© Fu Zhiyong
Expositions du 30/6/2017 au 2/9/2017 Terminé
Galerie Librairie IMPRESSIONS 17 Rue Meslay 75003 Paris France
Dossier de Presse -Galerie Librairie IMPRESSIONS 17 Rue Meslay 75003 Paris France
Des formes abstraites, des masses évanescentes, des lignes qui se fondent en variations de gris, des volutes blanches sur fond noir : la fumée constitue les objets intangibles que travaille Zyon. L’effet aléatoire de la matière à l’état de gaz est saisi par la photographie à la manière de sculptures, faisant assumer à ces formes légères l’épaisseur de la matière modelée.
Dans ces sculptures de fumée, Zyon reprend les formes de l’art classique chinois, non seulement au niveau des supports (monochromie, éventails ronds et rouleaux), mais aussi au niveau des formes qui lui permettent d’interroger les concepts fondamentaux de la pensée et de l’esthétique chinoise.

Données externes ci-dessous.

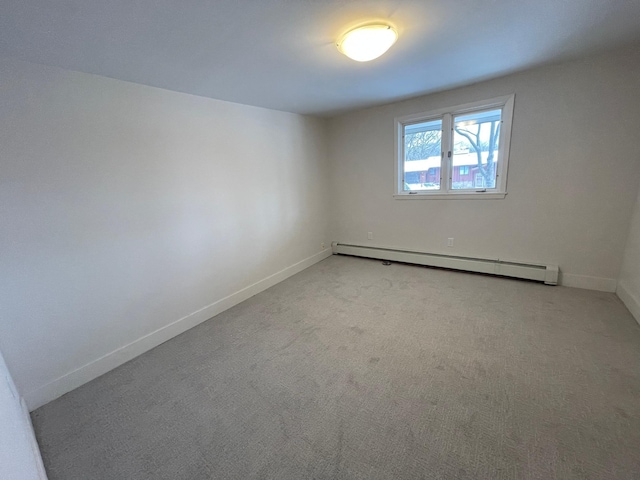2611 Kyle Ave N, Golden Valley, MN 55422 - empty room with baseboard heating and light colored carpet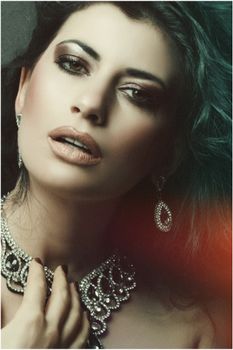Stunning close-up portrait of an elegant woman wearing exquisite jewelry, showcasing beauty and glamour.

Certaines photographies montrent directement des fumées volatiles, mais dans la série « conception de pierres) (zao shi), une part importante du travail de l’artiste a consisté à donner du poids au gaz/fumée pour que s’en dégage des formes abstraites mais emblématiques, comme celles des fameuses pierres du lac Tai. Ces dernières, collectionnées par les lettrés, sont dites « pierre de rêves », une expression qui souligne également le contraste entre la lourdeur de la pierre et la légèreté de l’imaginaire.
© Fu Zhiyong
« Plates, certaines présentent une élégante sailli, comme une colline merveilleuse parmi les nuées d’immortalité […] ; certaines s’enroulent et se meuvent comme des dragons ou des phénix ; d’autres encore semblent sur le point de s’élancer comme des diables ou des fauves […]. Au soir, c’est une violente tempête : des cavernes béantes semblent avaler les nuages, défier la foudre ; inébranlables, on les craint et les admire. Au l’aube, ce sont des brumes qui se dissipent sur un joli paysage : une pluie persistante sur la falaise, qui balaie les nuées, vaporeuses, on se plait [parmi ces pierres]. […] Souvent je vais les observer […] : Quelle intention le créateur y a-t-il placée ? Le chaos embryonnaire s’y est-il figé, comme une réalisation du hasard ? […] » Dans ces pierres, Bai Juyi voulait voir le souffle originel.
Les « pierres de rêve » évoquent ainsi des paysages imaginaires, mais surtout elles contiennent la puissance de l’univers dans son état embryonnaire ; elles sont une cristallisation des forces créatrices, des souffles originels (qi) mis en mouvement par le Dao. C’est à cette conception fondamentale de la pensée chinoise, tant taoïste que confucéenne, que renvoient les « formes de souffles ». Ce sont des pierres à l’état de qi ; elles sont ici un peu plus dégagées de leur matérialité superflue, un peu moins réelles, mais par le biais de la photographie elles conservent leur dimension intemporelle. Zyon transfert les concepts de la philosophie classique chinoise de la roche à l’image.
Si les pierres peuvent parfois être considérées comme du qi figé, c’est la fumée, la brume, ou la vapeur (homophones en chinois) qui s’approchent le plus de la forme subtile des souffles, au demeurant invisibles. Les nuages et les brumes naissent de la montagne et sont l’expression des très puissants souffles telluriques. C’est dans ces brumes qu’infusent les souffles (chong qi) de la terre et du ciel créateurs du monde dans ses mutations infinies. Voir ces souffles, c’est assister à la genèse.
© Fu Zhiyong
Dans la conception traditionnelle, il est important de saisir ces qi en mouvement permanant, de les faire sien pour s’en approprier la puissance ou simplement pour vivre mieux, en accord avec le Dao. Mais leur forme est celle du Dao : insaisissable, puisqu’elle ne se fixe jamais elle ne peut être considérée que dans son instantanéité. Utiliser l’instantané de la photographie pour saisir sa forme et le montrer, tel est l’enjeu de cette exposition.
Quelques œuvres se démarquent par leur violente polychromie et une esthétique moins « lettrée ». Ces compositions florales s’apparentent à des vanités : elles se rapportent à l’idée bouddhique de la vacuité des formes et des couleurs visibles. « La forme n’est point différente du vide ; le vide ne l’est pas plus de la forme. La forme, c’est le vide ; le vide est la forme ». Là encore, Zyon propose de réfléchir à ce qu’il nous est possible de voir, ce que la photographie peut restituer du monde.
La modernité de ces formes venues de la Chine classique dans le champ de la photographie est saisissante, comme le contraste entre le réalisme propre à la photographie et l’absence de réalité – ou la réalité imperceptible – du souffle et de la couleur. Les séries présentées invitent à une réflexion sur la photographie comme révélateur/indice d’une réalité intangible.